# the naughty tortie,!!!!!!!!!!



## colliemerles (Nov 2, 2007)

shes allways up to something, then tries to hide,!!!!!!!!!!!!


----------



## bee112 (Apr 12, 2008)

ha ha she is oo cute.. can tell she's going to be a right little madam lol


----------



## MADCAT (Nov 21, 2008)

she is lovely. xx


----------



## colliemerles (Nov 2, 2007)

thank you both, she is asleep at the moment, probably dreaming what naughty things to do when she wakes,.......:biggrin:


----------



## Siamese Kelly (Jan 6, 2008)

Thats her calling in life Collie..we wouldn't have em any other way either:lol:


----------



## rottiesloveragdolls (Nov 2, 2007)

*aww she is lovely collie  butter wouldnt melt as they say *


----------



## ChinaBlue (Feb 3, 2008)

She is just fabulous.
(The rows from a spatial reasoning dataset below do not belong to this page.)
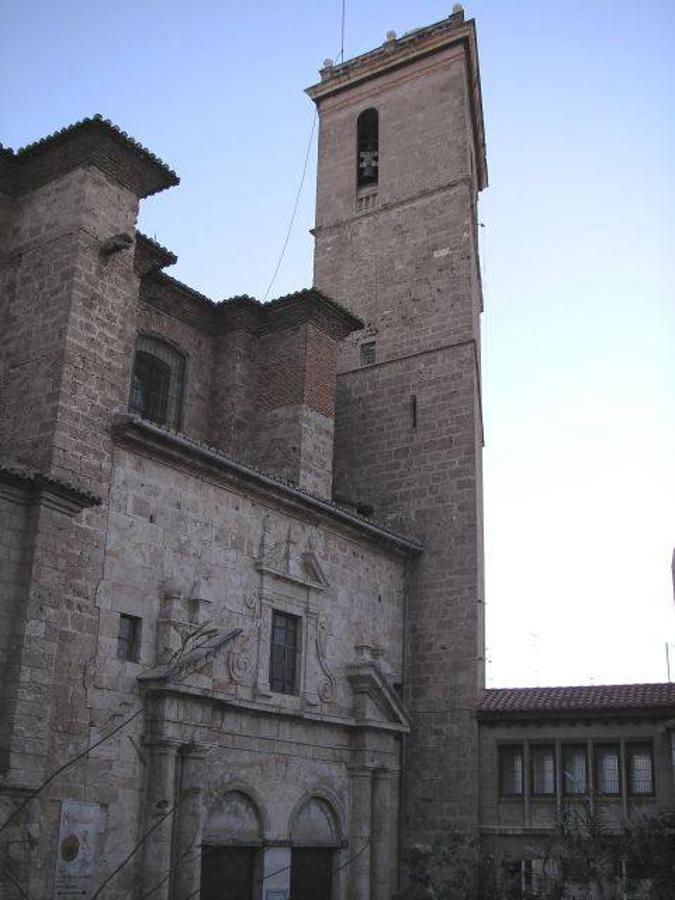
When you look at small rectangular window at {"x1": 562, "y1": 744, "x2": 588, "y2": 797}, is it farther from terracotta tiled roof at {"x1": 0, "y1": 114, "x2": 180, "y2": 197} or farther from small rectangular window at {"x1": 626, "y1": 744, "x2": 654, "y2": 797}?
terracotta tiled roof at {"x1": 0, "y1": 114, "x2": 180, "y2": 197}

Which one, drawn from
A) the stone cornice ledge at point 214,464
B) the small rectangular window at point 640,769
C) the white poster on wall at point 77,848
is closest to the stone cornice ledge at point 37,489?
the stone cornice ledge at point 214,464

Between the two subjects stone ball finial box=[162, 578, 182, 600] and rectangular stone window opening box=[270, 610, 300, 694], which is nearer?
stone ball finial box=[162, 578, 182, 600]

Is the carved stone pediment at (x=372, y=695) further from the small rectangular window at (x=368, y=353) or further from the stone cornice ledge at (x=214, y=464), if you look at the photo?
the small rectangular window at (x=368, y=353)

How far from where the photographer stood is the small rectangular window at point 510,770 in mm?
18625

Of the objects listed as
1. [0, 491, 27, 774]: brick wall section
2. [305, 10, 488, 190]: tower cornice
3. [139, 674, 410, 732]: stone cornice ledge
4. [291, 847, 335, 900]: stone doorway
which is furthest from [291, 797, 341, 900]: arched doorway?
[305, 10, 488, 190]: tower cornice

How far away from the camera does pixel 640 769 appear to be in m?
17.8

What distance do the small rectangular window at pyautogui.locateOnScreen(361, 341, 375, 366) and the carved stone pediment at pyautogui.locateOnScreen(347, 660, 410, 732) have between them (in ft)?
25.8

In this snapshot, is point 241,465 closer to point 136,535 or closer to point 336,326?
point 136,535

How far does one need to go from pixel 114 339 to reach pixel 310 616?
573 centimetres

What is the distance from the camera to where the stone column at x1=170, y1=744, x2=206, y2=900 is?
1347 centimetres

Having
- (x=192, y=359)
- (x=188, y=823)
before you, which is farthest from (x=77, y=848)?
(x=192, y=359)

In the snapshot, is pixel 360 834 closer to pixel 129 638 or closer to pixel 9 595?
pixel 129 638

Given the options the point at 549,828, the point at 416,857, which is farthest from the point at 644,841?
the point at 416,857

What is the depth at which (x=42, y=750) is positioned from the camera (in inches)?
468
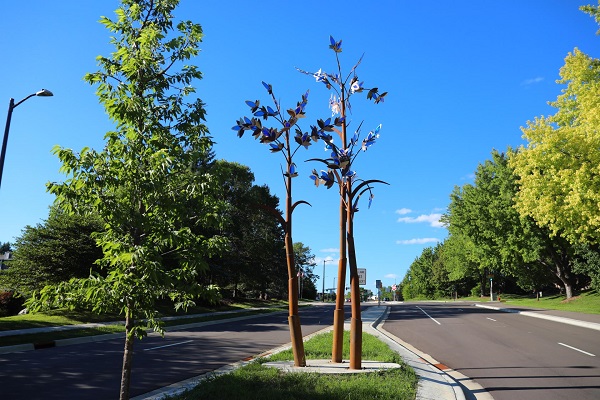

A real stunner.


----------



## kelly-joy (Oct 14, 2008)

She maybe naughty but she is adorable


----------



## Natik (Mar 9, 2008)

for me in an animals the eyes are the most gourgeous part and ur cats eyes are awesome :001_tt1:
Wow, she is absolutely beautiful all over :thumbup:


----------



## Dingle (Aug 29, 2008)

Nice pic's ...


----------



## jilly40 (Oct 22, 2008)

aww she is lovely collie  x


----------